Jeudi 23 septembre 2010; Mirebeau.

Publié le par Paul-Marie Coûteaux

Il faudrait pourtant citer, pour les gens raisonnables qui viendront bien un jour et qui chercheront l'explication de la formidable dépression qu'aura subie la France, et toute l'Europe, dans la première moitié du XXème siècle, des petits faits relatant l'état si détraqué de l'esprit public, qui finit par rester sans réaction face à tant de périls et qui est tout occupé à des mesquineries sans nom. Je recopie ici une information reçue par courriel, invérifiable, mais que je tiens pour hautement vraisemblable : "200 € par mois pour porter le voile ! C'est la somme que touchent   de l'Arabie Saoudite, par le biais d'un organisme, les femmes musulmanes vivant en Europe pour porter le voile dans les pays de la Communauté  européenne Cette triste réalité a été révélée à la mère d'un ami par sa femme de ménage, arrivée voilée du jour au lendemain. Surprise par ce nouvel effet vestimentaire et le port subit de ce voile, elle demanda pour quelle raison elle était venue travaillé ainsi couverte. La jeune Marocaine, malgré quelques réticences à vouloir répondre, finit par avouer être payée pour le porter. Elle expliqua, non sans mal, avoir réussi a intégrer par relation un groupement musulman qui est en relation directe avec un organe religieux de l'Arabie Saoudite qui paye les musulmanes 200 € par mois pour porter le voile dans les pays  européens. Donc aujourd'hui, ces femmes  sont payées pour afficher leur soumission   totale à l'Islam par le biais du port du voile…. Demain, elles seront payées pour déposer un paquet explosif dans un lieu public ou bien pour servir de boite aux lettres ou encore...:..."

 

Or, de quoi se préoccupent les Français -du moins à ce que l'on entend sur France Inter ? Non point de cette ingérence d'une puissance étrangère qui manipule à l'évidence une partie de la population vivant sur notre sol, et créée sciemment des tensions qui risquent de virer un jour aux plus graves désordres publics; elle se passionne pour d'interminables affaires ou épisodes sportifs, d'aventures ou mésaventures de vedettes, et de revendications à dormir debout, telles que celles-ci, que je ne résiste pas à la tentation de relater comme celle-ci : une dame de province s'en alla cet été à Paris avec sa fille, laquelle est lourdement handicapée, avec l'idée de voir la tour Eiffel et d'y monter -toujours avec ladite fille. Cette dernière a pu accéder aux deux premiers étages mais pas au troisième, dont les accès (peut-être trop exigus) ne comportent pas d'aménagements pour les personnes handicapées  : la dame fait un scandale, rameute la presse, annonce qu'elle porte plainte devant toutes les cours de Justice dont elle a entendu parler (le Seigneur sait qu'il y en a ces temps-ci, à foison!), dont notre HALDE bien-aimée, pour, bien entendu, discrimination.
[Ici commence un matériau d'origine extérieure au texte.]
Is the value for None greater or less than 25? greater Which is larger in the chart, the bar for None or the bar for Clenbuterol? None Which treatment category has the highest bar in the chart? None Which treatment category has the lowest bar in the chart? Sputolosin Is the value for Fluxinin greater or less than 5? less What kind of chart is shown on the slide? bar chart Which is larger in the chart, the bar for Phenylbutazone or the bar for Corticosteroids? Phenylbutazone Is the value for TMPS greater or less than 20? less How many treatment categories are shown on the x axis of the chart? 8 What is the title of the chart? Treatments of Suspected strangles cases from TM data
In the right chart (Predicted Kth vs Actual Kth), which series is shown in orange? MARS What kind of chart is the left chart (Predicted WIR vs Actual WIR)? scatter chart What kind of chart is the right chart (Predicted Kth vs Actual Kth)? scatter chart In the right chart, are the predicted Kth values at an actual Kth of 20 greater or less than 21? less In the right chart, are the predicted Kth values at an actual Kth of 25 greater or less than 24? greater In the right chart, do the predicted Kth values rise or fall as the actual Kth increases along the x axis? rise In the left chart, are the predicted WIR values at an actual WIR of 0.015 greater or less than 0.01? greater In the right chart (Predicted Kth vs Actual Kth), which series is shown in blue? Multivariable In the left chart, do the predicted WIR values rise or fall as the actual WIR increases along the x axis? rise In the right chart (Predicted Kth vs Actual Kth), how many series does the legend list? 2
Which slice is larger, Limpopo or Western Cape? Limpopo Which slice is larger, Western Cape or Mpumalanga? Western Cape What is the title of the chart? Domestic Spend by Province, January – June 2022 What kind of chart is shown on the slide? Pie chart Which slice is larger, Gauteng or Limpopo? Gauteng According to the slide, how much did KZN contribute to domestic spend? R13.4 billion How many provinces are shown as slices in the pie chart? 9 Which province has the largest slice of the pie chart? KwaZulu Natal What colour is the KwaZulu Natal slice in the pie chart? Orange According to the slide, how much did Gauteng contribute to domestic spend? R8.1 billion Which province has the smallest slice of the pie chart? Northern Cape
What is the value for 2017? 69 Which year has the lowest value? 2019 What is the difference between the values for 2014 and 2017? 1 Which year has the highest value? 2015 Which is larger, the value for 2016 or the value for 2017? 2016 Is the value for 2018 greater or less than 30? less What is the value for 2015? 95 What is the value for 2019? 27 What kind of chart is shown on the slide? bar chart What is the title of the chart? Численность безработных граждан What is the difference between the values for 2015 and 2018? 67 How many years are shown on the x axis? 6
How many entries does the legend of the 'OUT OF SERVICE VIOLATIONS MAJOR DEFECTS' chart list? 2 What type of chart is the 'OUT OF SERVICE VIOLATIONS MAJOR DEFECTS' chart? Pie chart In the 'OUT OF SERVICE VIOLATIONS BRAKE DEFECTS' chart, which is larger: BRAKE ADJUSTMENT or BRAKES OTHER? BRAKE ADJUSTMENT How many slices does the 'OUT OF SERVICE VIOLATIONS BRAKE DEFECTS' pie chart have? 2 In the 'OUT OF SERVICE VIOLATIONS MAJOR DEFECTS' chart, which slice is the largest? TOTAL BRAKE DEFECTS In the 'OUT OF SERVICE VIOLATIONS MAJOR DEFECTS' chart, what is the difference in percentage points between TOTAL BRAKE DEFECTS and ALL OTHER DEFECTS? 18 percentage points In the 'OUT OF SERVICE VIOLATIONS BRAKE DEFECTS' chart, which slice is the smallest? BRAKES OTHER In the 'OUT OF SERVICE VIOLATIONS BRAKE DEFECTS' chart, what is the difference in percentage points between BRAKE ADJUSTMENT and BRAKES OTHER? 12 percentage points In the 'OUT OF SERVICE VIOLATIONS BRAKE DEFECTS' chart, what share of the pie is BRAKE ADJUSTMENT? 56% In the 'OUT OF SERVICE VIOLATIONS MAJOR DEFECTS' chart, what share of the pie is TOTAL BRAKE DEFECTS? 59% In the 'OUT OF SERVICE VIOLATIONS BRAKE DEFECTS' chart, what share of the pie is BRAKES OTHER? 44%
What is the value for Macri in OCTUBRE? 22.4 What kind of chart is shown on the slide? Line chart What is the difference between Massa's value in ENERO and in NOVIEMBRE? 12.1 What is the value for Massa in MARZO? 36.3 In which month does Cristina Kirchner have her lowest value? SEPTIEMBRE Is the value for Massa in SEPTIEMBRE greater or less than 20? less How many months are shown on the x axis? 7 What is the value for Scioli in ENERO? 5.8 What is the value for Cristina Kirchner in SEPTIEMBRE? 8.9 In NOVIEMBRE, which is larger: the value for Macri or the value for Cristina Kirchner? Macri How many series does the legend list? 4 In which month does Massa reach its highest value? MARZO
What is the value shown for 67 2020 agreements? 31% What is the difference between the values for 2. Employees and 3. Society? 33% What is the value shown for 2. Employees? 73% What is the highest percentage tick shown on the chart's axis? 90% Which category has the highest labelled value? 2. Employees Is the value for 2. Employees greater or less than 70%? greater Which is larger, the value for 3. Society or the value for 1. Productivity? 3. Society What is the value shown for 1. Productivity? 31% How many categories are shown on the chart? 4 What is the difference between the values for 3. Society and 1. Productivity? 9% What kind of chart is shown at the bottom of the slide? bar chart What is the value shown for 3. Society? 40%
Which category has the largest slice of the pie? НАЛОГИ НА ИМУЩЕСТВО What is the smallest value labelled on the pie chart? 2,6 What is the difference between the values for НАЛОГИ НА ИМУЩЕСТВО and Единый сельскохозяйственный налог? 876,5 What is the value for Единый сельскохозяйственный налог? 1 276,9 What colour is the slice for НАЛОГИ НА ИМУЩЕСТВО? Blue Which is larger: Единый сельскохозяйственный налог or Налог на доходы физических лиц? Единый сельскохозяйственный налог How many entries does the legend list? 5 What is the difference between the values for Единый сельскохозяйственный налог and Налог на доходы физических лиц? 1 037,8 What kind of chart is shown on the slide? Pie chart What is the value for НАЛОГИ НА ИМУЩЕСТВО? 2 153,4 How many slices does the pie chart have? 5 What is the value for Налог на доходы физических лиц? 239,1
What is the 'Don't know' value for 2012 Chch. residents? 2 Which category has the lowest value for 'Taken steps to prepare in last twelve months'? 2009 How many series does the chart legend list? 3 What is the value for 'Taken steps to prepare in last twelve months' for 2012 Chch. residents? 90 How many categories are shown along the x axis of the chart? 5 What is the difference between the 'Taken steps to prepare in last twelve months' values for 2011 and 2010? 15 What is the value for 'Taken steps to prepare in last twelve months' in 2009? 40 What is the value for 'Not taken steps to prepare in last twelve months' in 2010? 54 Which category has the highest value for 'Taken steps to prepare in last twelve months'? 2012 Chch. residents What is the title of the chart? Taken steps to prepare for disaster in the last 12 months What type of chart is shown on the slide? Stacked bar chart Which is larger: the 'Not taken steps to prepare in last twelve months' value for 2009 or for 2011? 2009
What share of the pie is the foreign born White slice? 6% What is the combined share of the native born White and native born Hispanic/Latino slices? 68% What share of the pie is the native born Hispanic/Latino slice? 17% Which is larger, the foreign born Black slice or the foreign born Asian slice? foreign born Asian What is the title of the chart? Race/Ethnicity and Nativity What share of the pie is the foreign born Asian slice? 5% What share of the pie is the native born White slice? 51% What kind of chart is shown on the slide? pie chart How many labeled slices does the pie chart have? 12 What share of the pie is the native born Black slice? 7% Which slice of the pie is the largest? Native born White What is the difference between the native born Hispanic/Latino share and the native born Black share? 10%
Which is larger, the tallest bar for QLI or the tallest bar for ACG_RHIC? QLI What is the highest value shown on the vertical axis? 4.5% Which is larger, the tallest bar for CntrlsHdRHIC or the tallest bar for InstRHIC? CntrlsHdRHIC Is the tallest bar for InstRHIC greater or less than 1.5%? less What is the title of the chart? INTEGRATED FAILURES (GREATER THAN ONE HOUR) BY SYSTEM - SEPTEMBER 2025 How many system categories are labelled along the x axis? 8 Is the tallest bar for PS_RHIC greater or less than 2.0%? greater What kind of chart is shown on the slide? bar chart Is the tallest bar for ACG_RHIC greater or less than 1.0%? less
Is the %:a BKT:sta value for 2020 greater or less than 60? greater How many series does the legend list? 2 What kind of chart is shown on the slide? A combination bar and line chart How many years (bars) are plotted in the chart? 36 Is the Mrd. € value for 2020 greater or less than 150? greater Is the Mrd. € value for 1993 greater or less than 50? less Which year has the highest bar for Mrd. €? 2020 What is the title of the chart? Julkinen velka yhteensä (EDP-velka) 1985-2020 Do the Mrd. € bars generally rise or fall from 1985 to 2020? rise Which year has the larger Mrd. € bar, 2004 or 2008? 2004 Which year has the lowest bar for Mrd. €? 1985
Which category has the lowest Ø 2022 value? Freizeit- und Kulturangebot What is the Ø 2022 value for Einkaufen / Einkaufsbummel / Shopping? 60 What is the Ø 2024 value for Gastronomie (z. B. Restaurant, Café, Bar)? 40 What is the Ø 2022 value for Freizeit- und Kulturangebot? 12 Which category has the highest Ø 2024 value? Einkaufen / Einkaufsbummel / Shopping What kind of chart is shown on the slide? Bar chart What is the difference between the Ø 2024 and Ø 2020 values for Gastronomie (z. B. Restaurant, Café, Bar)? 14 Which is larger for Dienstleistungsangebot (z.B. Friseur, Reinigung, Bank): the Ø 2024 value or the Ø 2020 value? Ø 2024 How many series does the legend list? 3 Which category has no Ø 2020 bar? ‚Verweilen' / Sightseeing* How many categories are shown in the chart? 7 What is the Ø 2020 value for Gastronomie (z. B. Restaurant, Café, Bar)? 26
Absurdité si aveuglante qu'elle se passe sans doute de commentaires; le mot discrimination, cette nouvelle machine de guerre de l'égalitarisme accusatoire qui passionne mes contemporains,  s'offre aux usages les plus stupides : on verra un jour les aveugles porter plainte contre la télévision publique -ils n'y ont pas droit, il faut l'aménager coûte que coûte, etc… Et pendant que l'opinion est priée de se préoccuper de ces bêtises, ou plutôt qu'elle formatée chaque jour à la Bêtise, de terribles menaces se trament contre  la nation, qu'elle n'aperçoit pas, que les prétendus organes d'information lui cachent, qu'une bien-pensance verrouillée comme jamais interdit même de dire, de sorte que les drames sont devenus imparables, et donc certains.